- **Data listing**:
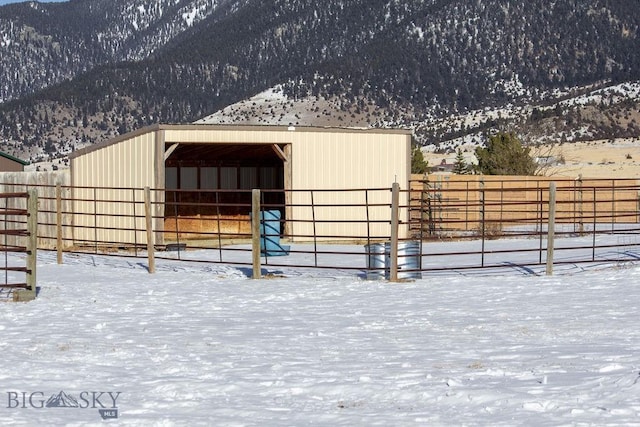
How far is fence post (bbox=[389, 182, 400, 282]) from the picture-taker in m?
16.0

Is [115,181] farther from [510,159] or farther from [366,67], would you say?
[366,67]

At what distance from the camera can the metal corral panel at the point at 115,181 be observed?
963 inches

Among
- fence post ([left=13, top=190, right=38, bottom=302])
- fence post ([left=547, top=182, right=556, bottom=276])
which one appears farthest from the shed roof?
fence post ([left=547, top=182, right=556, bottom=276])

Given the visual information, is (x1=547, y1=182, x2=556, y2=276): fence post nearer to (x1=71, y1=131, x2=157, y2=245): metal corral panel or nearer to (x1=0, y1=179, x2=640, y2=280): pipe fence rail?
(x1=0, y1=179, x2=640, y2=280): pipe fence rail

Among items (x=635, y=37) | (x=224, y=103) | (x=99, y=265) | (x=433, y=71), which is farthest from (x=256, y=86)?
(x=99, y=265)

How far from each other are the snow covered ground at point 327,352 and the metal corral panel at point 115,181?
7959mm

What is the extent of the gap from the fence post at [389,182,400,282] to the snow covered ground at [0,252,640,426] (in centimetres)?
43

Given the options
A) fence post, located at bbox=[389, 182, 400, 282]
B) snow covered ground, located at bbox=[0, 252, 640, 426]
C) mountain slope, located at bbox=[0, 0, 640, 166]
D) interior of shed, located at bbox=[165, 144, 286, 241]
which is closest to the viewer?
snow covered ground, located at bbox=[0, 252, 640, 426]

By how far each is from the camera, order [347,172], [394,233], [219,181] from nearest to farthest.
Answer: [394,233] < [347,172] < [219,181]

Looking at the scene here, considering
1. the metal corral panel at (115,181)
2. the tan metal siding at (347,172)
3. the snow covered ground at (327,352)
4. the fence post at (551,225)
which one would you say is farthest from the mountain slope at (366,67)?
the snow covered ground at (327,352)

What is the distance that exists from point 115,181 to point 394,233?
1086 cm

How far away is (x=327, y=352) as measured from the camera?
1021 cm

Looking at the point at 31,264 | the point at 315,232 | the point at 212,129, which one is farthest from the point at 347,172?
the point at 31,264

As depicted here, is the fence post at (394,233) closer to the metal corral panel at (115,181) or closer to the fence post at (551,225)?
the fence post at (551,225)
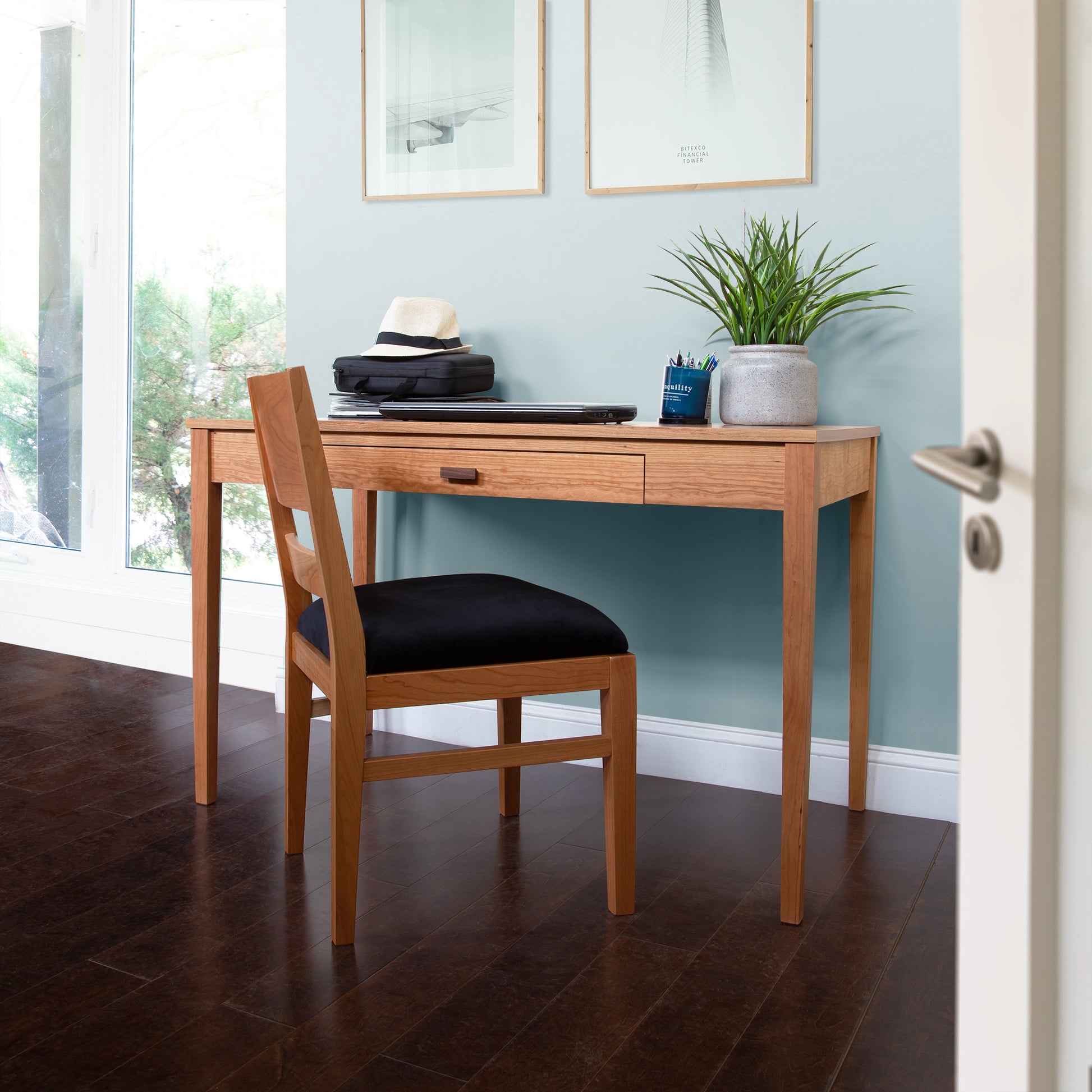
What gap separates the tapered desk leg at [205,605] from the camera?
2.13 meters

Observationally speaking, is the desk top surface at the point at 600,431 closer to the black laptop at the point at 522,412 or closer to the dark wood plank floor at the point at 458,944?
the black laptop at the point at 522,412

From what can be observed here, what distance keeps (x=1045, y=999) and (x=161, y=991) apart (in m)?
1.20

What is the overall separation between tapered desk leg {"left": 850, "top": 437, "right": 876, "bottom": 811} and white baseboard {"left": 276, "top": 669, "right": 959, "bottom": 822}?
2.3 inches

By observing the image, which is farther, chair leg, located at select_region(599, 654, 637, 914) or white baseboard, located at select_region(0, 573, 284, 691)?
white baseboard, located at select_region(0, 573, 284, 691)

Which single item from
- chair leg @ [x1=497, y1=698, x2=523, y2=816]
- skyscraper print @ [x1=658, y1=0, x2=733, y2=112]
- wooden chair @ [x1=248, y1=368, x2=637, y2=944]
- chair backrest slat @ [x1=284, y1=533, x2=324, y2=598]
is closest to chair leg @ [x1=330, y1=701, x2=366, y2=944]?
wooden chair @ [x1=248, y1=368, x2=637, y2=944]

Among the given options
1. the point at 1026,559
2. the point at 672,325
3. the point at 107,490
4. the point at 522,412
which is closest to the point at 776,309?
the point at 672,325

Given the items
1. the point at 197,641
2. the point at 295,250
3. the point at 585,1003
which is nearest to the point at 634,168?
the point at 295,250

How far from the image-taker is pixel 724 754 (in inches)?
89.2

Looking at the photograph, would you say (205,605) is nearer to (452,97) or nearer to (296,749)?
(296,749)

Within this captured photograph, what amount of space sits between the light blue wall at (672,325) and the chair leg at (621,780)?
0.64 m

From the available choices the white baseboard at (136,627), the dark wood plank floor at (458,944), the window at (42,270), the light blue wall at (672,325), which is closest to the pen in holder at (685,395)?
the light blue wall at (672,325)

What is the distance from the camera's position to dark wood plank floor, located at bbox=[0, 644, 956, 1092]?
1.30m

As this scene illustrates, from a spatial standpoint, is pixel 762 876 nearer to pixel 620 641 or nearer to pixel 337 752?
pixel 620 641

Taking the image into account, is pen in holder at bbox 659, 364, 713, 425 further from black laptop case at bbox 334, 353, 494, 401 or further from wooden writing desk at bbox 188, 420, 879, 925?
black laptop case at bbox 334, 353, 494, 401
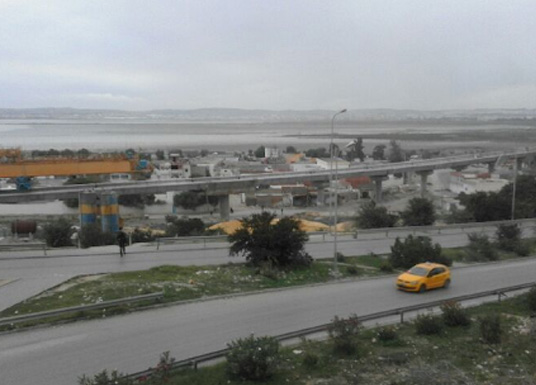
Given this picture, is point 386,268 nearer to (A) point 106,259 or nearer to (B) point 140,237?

- **WHAT YOU NEED TO DO**:
Express the data listing above as a JSON list of strings, with one string per line. Skip blank lines and leave the pictures out.

- **WRITTEN ANSWER**:
[
  "How far is fence post (bbox=[389, 182, 400, 282]) from the picture-taker in m?",
  "16.0",
  "Is [115,181] farther from [510,159] or farther from [366,67], would you say?",
  "[366,67]",
  "At what distance from the camera can the metal corral panel at the point at 115,181 be observed?",
  "963 inches",
  "Among",
  "- fence post ([left=13, top=190, right=38, bottom=302])",
  "- fence post ([left=547, top=182, right=556, bottom=276])",
  "which one appears farthest from the shed roof?",
  "fence post ([left=547, top=182, right=556, bottom=276])",
  "Given the visual information, is (x1=547, y1=182, x2=556, y2=276): fence post nearer to (x1=71, y1=131, x2=157, y2=245): metal corral panel or nearer to (x1=0, y1=179, x2=640, y2=280): pipe fence rail?",
  "(x1=0, y1=179, x2=640, y2=280): pipe fence rail",
  "Among items (x=635, y=37) | (x=224, y=103) | (x=99, y=265) | (x=433, y=71), which is farthest from (x=256, y=86)?",
  "(x=99, y=265)",
  "How far from each other are the snow covered ground at point 327,352 and the metal corral panel at point 115,181?",
  "7959mm",
  "What is the extent of the gap from the fence post at [389,182,400,282] to the snow covered ground at [0,252,640,426] (in centimetres)?",
  "43",
  "Given the options",
  "A) fence post, located at bbox=[389, 182, 400, 282]",
  "B) snow covered ground, located at bbox=[0, 252, 640, 426]",
  "C) mountain slope, located at bbox=[0, 0, 640, 166]",
  "D) interior of shed, located at bbox=[165, 144, 286, 241]",
  "which is closest to the viewer?",
  "snow covered ground, located at bbox=[0, 252, 640, 426]",
  "By how far each is from the camera, order [347,172], [394,233], [219,181] from nearest to farthest.",
  "Answer: [394,233] < [347,172] < [219,181]",
  "Looking at the scene here, considering",
  "1. the metal corral panel at (115,181)",
  "2. the tan metal siding at (347,172)",
  "3. the snow covered ground at (327,352)",
  "4. the fence post at (551,225)",
  "which one would you say is farthest from the mountain slope at (366,67)?",
  "the snow covered ground at (327,352)",
  "What is the distance that exists from point 115,181 to point 394,233?",
  "1086 cm",
  "How far away is (x=327, y=352) as measured from the camera?",
  "1021 cm",
  "Looking at the point at 31,264 | the point at 315,232 | the point at 212,129, which one is farthest from the point at 347,172?",
  "the point at 31,264",
  "As depicted here, is the fence post at (394,233) closer to the metal corral panel at (115,181) or closer to the fence post at (551,225)?",
  "the fence post at (551,225)",
  "What gap separates the tapered desk leg at [205,605] from the camera?",
  "2.13 meters",
  "Observationally speaking, is the desk top surface at the point at 600,431 closer to the black laptop at the point at 522,412 or closer to the dark wood plank floor at the point at 458,944?",
  "the black laptop at the point at 522,412",
  "From what can be observed here, what distance keeps (x=1045, y=999) and (x=161, y=991) apart (in m)?",
  "1.20",
  "What is the overall separation between tapered desk leg {\"left\": 850, \"top\": 437, \"right\": 876, \"bottom\": 811} and white baseboard {\"left\": 276, \"top\": 669, \"right\": 959, \"bottom\": 822}?",
  "2.3 inches",
  "By observing the image, which is farther, chair leg, located at select_region(599, 654, 637, 914) or white baseboard, located at select_region(0, 573, 284, 691)?",
  "white baseboard, located at select_region(0, 573, 284, 691)",
  "Which single item from",
  "- chair leg @ [x1=497, y1=698, x2=523, y2=816]",
  "- skyscraper print @ [x1=658, y1=0, x2=733, y2=112]",
  "- wooden chair @ [x1=248, y1=368, x2=637, y2=944]",
  "- chair backrest slat @ [x1=284, y1=533, x2=324, y2=598]",
  "is closest to chair leg @ [x1=330, y1=701, x2=366, y2=944]?",
  "wooden chair @ [x1=248, y1=368, x2=637, y2=944]",
  "Among the given options",
  "1. the point at 1026,559",
  "2. the point at 672,325",
  "3. the point at 107,490",
  "4. the point at 522,412",
  "which is closest to the point at 776,309?",
  "the point at 672,325",
  "Given the items",
  "1. the point at 197,641",
  "2. the point at 295,250",
  "3. the point at 585,1003",
  "which is nearest to the point at 634,168?",
  "the point at 295,250",
  "How far from the image-taker is pixel 724 754 (in inches)?",
  "89.2",
  "Looking at the photograph, would you say (205,605) is nearer to (452,97) or nearer to (296,749)?",
  "(296,749)",
  "Within this captured photograph, what amount of space sits between the light blue wall at (672,325) and the chair leg at (621,780)?",
  "0.64 m",
  "From the available choices the white baseboard at (136,627), the dark wood plank floor at (458,944), the window at (42,270), the light blue wall at (672,325), which is closest to the pen in holder at (685,395)?",
  "the light blue wall at (672,325)",
  "What is the distance from the camera's position to dark wood plank floor, located at bbox=[0, 644, 956, 1092]?",
  "1.30m",
  "As this scene illustrates, from a spatial standpoint, is pixel 762 876 nearer to pixel 620 641 or nearer to pixel 337 752?",
  "pixel 620 641",
  "Taking the image into account, is pen in holder at bbox 659, 364, 713, 425 further from black laptop case at bbox 334, 353, 494, 401 or further from wooden writing desk at bbox 188, 420, 879, 925?",
  "black laptop case at bbox 334, 353, 494, 401",
  "Given this picture, is point 386,268 nearer to (A) point 106,259 or nearer to (B) point 140,237?"
]